PROBLEM STATEMENT:
Would you reproduce, word for word, only the lines running from the top of the data through the line containing "Deb inaugurates the", and none of the pictures?

INPUT DATA:
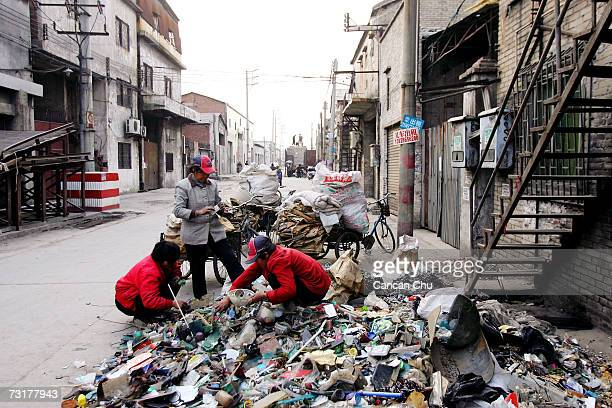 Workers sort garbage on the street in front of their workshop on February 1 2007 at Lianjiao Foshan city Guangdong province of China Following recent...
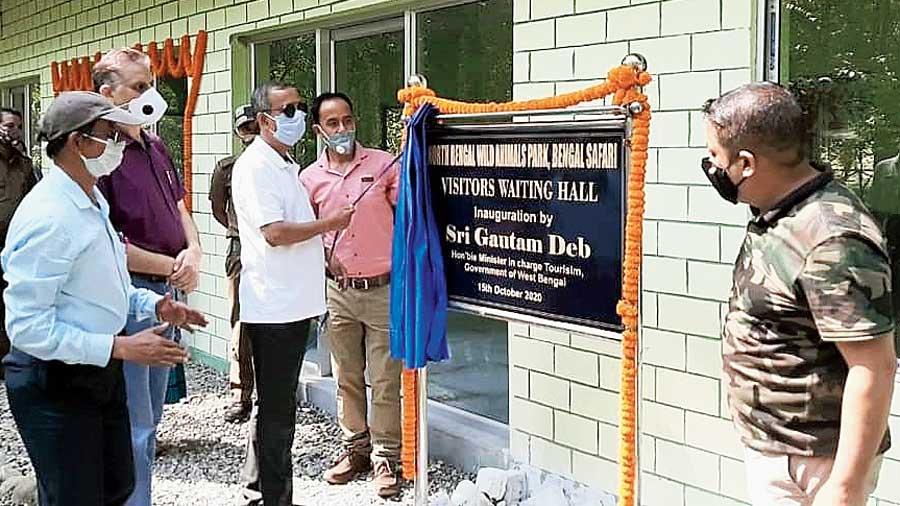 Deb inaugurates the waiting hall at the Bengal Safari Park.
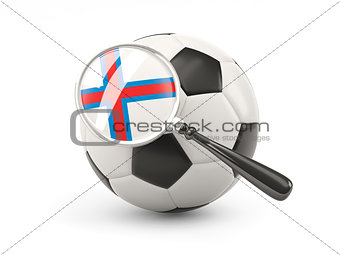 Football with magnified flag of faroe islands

SOLVED EXERCISE:
 Workers sort garbage on the street in front of their workshop on February 1 2007 at Lianjiao Foshan city Guangdong province of China Following recent...
 Deb inaugurates the waiting hall at the Bengal Safari Park.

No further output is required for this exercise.